Parte ricorrente sostiene, in sintesi, la natura interpretativa, e quindi la portata retroattiva della norma con cui è stato novellato la L. Fall., art. 182 ter, secondo cui, oggi, il debitore “esclusivamente mediante proposta presentata ai sensi (dello stesso) articolo” può proporre il pagamento, parziale o anche dilazionato, dei tributi e dei relativi accessori amministrati dalle agenzie fiscali, nonchè dei contributi amministrati dagli enti gestori di forme di previdenza e assistenza obbligatorie, oltre che dei relativi accessori.

Mette conto anzitutto di evidenziare che il novellato art. 182 ter, comma 1, indica la medesima condizione relativa al soddisfacimento dei creditori privilegiati in sede di liquidazione, che è prevista dal cit. art. 160, comma 2: condizione la cui concreta ricorrenza è insuscettibile di verifica in questa sede per le ragioni che si sono sopra indicate.
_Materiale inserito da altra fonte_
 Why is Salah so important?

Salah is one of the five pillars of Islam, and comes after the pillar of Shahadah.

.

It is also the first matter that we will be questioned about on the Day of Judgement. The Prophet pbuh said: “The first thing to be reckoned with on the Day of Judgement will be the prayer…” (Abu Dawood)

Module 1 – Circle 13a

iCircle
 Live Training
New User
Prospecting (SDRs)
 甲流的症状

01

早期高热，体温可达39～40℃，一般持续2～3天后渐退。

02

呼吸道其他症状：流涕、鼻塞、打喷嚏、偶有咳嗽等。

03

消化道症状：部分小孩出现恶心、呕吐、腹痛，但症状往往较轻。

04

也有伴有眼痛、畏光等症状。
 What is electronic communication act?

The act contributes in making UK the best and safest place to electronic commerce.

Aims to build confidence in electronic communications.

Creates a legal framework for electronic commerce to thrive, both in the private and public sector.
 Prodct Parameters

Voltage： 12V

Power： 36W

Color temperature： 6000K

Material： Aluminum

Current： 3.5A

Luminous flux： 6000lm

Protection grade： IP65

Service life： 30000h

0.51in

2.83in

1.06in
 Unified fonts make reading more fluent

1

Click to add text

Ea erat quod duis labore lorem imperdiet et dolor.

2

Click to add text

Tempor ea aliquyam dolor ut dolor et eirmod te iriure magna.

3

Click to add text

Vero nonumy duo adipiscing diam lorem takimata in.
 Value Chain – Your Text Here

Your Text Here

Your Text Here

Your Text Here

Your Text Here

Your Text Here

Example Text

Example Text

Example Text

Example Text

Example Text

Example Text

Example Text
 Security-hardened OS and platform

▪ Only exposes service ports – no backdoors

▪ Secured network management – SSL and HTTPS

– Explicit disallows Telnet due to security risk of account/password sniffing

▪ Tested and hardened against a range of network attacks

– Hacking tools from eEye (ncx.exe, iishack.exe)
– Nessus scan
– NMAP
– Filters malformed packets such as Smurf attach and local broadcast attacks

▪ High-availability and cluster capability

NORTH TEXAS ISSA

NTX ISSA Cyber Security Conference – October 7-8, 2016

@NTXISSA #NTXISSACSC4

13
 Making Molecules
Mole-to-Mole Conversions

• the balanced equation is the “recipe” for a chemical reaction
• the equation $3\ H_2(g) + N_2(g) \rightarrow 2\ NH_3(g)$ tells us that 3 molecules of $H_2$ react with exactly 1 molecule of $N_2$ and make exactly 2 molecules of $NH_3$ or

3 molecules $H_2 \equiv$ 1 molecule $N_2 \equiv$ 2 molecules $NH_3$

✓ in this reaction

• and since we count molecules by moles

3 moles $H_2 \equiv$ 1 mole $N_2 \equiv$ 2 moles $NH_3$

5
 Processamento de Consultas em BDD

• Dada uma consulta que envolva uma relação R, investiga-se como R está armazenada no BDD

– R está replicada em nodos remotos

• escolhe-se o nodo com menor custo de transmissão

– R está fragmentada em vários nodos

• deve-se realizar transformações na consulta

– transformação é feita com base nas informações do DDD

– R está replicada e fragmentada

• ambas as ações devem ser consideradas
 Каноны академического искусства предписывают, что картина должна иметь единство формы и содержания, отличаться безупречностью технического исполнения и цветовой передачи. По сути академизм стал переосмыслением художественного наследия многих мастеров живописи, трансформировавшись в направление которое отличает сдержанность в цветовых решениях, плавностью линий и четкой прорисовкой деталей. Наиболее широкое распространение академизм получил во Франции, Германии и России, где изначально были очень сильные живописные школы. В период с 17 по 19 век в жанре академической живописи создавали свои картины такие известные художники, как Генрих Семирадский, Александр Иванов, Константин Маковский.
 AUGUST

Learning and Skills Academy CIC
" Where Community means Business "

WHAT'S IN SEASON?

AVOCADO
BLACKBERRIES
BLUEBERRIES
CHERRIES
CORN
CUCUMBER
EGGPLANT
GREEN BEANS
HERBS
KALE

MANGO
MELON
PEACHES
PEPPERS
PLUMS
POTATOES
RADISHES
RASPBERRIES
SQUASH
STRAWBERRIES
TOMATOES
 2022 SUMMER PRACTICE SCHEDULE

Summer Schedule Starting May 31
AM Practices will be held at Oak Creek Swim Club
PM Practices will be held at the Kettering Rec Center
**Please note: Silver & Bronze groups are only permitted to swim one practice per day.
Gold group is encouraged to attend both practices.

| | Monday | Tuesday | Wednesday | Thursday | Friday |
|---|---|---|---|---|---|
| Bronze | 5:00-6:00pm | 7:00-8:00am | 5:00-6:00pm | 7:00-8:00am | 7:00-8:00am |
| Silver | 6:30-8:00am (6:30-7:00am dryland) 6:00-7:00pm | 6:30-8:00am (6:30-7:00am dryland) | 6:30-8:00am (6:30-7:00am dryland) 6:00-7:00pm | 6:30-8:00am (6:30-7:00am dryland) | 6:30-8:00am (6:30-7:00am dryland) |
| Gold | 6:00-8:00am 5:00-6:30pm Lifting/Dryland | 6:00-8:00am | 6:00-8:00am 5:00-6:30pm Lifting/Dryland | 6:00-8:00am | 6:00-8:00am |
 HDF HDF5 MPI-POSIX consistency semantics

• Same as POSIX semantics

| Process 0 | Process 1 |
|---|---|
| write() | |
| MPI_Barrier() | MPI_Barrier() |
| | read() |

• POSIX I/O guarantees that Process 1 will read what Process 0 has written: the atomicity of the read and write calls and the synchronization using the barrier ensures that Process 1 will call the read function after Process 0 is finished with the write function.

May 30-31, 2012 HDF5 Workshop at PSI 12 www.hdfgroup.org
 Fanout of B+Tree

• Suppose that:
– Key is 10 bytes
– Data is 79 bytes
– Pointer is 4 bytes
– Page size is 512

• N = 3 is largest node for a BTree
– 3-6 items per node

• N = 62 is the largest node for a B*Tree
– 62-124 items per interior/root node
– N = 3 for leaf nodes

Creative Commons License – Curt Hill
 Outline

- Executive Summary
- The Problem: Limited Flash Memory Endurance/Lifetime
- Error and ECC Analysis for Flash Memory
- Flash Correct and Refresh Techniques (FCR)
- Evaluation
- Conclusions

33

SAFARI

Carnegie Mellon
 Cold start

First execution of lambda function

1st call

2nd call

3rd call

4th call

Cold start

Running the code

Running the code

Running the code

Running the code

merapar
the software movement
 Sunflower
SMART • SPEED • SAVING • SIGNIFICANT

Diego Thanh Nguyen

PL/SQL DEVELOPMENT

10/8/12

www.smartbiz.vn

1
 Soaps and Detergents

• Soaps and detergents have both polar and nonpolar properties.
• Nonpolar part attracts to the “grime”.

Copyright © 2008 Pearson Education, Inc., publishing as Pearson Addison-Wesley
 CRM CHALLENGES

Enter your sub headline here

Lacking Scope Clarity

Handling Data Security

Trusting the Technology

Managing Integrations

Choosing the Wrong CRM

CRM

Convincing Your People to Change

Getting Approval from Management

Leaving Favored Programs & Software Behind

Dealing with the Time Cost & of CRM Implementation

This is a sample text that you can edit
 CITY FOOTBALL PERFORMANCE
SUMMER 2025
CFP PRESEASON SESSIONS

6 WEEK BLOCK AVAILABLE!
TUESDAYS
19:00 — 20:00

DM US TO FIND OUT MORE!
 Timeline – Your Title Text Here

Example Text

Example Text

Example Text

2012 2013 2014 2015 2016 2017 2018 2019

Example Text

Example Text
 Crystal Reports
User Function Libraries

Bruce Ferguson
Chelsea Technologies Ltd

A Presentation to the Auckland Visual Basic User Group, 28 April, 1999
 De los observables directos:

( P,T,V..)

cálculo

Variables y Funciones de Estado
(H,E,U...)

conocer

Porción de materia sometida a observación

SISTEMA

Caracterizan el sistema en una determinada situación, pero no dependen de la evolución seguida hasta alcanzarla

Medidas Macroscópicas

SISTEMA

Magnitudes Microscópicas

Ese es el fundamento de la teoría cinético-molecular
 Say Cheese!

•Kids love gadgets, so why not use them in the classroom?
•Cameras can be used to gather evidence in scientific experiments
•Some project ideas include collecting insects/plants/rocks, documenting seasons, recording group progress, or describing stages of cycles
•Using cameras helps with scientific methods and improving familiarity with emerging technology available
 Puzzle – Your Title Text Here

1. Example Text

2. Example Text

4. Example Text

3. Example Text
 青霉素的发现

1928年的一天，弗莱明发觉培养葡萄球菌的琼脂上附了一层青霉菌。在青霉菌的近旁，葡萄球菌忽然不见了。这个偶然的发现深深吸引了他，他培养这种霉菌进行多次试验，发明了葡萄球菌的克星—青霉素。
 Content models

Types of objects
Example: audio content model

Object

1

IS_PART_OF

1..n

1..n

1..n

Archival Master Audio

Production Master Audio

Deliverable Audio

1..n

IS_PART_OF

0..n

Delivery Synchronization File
Peraltro, la disposizione di cui cit. art. 182 ter, comma 1, non dichiara espressamente il suo carattere interpretativo, nè reca la struttura tipica della disposizione interpretativa, la quale postula l’integrazione della fattispecie di quest’ultima con elementi desunti dalla disposizione interpretata (Cass. 9 dicembre 1983, n. 7297); è da considerare, infatti, che il carattere interpretativo di una legge implica la concorrenza di un momento logico-assertivo, consistente nell’enunciazione di un apprezzamento interpretativo circa il significato di un precetto antecedente cui la nuova norma si ricollega nella formula e nella ratio, e di un momento precettivo, con il quale il legislatore conferisce valore normativo all’interpretazione della norma anteriore, escludendone ogni altra (Cass. 5 novembre 1981, n. 5822). Se è vero, poi, che tra le norme d’interpretazione autentica sono ricomprese non solo quelle che, rilevato un dissenso interpretativo, si propongono di chiarire la portata di una disposizione precedente ma anche quelle che, pur non perseguendo tale dichiarato scopo, implicano necessariamente la ricognizione del valore di una disposizione precedente (Cass. 4 febbraio 1992, n. 1171), è da sottolineare che la disposizione in esame non presenta quest’ultima connotazione: in tal senso si rivela ingiustificato l’assunto, espresso nel ricorso (pag. 16), per cui la norma avrebbe natura di interpretazione autentica, non essendo di certo sufficiente, a tal fine, che la disposizione novellata ponesse dubbi sul piano ermeneutico.

3. – Il ricorso è rigettato.

4. – Le spese di giudizio seguono la soccombenza; va operata la distrazione in favore dei difensori della Fondazione, secondo quanto richiesto.

PQM

LA CORTE

rigetta il ricorso; condanna parte ricorrente al pagamento, in favore delle due controricorrenti, delle spese del giudizio di legittimità, che liquida in Euro 5.000,00 per compensi, oltre alle spese forfettarie nella misura del 15 per cento, agli esborsi liquidati in Euro 200,00, ed agli accessori di legge, disponendo, per quanto attiene alla Fondazione, la distrazione delle spese in favore dei difensori della stessa; ai sensi del D.P.R. 30 maggio 2002, n. 115, art. 13, comma 1 quater, inserito dalla L. 24 dicembre 2012, n. 228, art. 1, comma 17 dà atto della sussistenza dei presupposti per il versamento, da parte del ricorrente, dell’ulteriore importo a titolo di contributo unificato pari a quello, se dovuto, per il ricorso.

Così deciso in Roma, nella camera di consiglio della Sezione Prima Civile, il 5 marzo 2020.